Using Historical Incident Management Data to Plan for System Upgrades

Published September 13, 2017 for PagerDuty

As a freelance developer, inheriting projects is a necessary evil. Almost every project has legacy code that the team is afraid to touch, but when you inherit a project as a freelancer, more often than not, the entire codebase is “legacy.” While dealing with an unfamiliar code base is tough, what can be even more difficult is getting that code base running in a production environment.

Guessing Games

Last October, I inherited a project that drove me to near insanity. The source code itself was in shambles for sure, but what made the project such a nightmare was the lack of documentation and communication from the previous developers. This led to me having to reverse engineer the application in order to get it running in the new production environment.

I was essentially playing a guessing game with the architecture. I had an idea of what type of resources I needed to provide, but without getting it in front of users, I really didn’t know what to expect. As I’m sure you can guess, this didn’t end well. Due to inefficient programming patterns, the site required four times the resources it should have in order to achieve some modicum of stability.

Luckily for me, however, one of the first things I did was integrate some incident management tools into the project. What this allowed me to do was identify specific pain points early and often, and fix them immediately. This led to strategic resource and project upgrades to improve the stability of the project.

So, what exactly did I see?

While I felt like I was playing whack-a-mole with half a dozen issues at any given time, there were two that cropped up infrequently enough that I would not have noticed their impact had I not integrated any incident management tools: database locking and memory issues. These are two relatively common development issues that can occur, but while common, they can be difficult to diagnose and solve.

Database Locking

After stabilizing the production site, one of the first things we noticed was that the site was crashing every hour, on the hour, for about 15 minutes each time. Thanks to the information provided by our incident management tools, I was able to narrow down the problem to an hourly cron job. What I found was that a critical cron job was locking a primary database table every time it ran, effectively taking down the site until the process was done. This led me to easily refactor that particular script, which allowed me to increase the uptime of the site and reduce user frustration.

Memory Issues

Memory leaks suck. In a complicated application, they can be incredibly difficult to track down — especially when they occur in a production environment. Unfortunately for me, this project was filled to the brim with them. Some are easy to fix, like log entries showing the Redis server running out of memory (insert more memory here), but others can be pretty elusive.

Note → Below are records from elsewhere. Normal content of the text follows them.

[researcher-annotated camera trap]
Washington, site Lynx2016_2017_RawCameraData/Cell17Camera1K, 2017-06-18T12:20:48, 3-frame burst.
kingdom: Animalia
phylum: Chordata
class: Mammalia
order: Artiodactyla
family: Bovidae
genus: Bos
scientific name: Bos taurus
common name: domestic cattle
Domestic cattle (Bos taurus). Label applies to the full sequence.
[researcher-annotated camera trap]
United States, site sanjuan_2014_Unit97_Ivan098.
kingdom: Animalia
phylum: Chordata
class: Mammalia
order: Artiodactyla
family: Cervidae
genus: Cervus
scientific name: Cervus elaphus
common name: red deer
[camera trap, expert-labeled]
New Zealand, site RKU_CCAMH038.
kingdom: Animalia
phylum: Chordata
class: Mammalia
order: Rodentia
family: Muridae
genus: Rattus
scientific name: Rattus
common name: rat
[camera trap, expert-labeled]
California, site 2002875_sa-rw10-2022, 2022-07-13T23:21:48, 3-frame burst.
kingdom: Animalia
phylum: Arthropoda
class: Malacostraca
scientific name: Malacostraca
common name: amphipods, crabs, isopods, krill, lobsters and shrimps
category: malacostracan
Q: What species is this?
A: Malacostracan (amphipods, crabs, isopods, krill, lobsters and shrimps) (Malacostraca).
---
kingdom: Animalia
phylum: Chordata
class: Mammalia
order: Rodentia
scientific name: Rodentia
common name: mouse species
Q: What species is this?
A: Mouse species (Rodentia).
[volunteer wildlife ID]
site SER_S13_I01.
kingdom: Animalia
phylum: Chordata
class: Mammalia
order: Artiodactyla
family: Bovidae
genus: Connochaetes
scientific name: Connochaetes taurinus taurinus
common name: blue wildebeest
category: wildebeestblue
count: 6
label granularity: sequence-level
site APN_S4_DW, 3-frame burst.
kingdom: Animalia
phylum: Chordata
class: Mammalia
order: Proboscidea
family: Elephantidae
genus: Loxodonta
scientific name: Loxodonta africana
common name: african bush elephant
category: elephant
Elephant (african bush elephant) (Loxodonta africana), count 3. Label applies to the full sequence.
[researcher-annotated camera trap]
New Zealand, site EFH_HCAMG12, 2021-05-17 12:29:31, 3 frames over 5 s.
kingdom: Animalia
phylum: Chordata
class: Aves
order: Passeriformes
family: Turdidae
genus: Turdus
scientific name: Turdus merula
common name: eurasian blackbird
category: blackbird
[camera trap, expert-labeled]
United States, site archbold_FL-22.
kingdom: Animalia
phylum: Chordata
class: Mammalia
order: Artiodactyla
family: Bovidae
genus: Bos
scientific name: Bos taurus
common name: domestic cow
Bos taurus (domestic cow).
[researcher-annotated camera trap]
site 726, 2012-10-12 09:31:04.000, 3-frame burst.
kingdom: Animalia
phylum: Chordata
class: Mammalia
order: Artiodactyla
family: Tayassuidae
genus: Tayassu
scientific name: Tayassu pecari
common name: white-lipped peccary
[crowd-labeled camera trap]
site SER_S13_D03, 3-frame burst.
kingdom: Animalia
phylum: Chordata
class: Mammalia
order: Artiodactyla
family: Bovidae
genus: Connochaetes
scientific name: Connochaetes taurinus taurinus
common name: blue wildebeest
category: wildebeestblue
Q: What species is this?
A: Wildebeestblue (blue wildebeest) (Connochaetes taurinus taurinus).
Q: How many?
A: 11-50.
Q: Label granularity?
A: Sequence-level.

One common and seemingly random memory issue that occurred was timeouts. Occasionally, the site would start timing out for users after attempting to load for five minutes. While I knew from experience that this was likely caused by more inefficient database queries, narrowing down the exact queries was a bit of a challenge. Again, thanks to the incident management framework I’d put in place, I was able to identify a specific set of profile pages that were taking almost half an hour to retrieve data from the database. Because this process took too long, users kept reloading the page and restarting the whole process.

The first thing I was able to do was identify exactly how long users were waiting before they reloaded the page or gave up (about 1 minute). Then, I made some changes to both the web and database server configurations to kill everything after 1 minute. This gave me some breathing room, so those pages didn’t crash the rest of the site.

Then, I had to identify the exact queries that were causing the problems. Unfortunately, these particular pages were pretty query-heavy, but after referencing the logs I was able to narrow it down to one particular line that was querying over 1GB of data from the database server without caching the result. From here, the next steps were to refactor the query, cache the result for an appropriate time, and get the fix out to users as soon as possible.

While these are just a few examples of the problems I was able to solve thanks to my historical incident management data, if I hadn’t implemented the toolset early on, I would probably still be playing guess-and-check with various solutions. Don’t get me wrong, though. The same incident management tools can also be used to plan upgrades for a well-architected application. Identifying the circumstances where your servers overload or things start slowing down is crucial towards scaling your project to accommodate growth.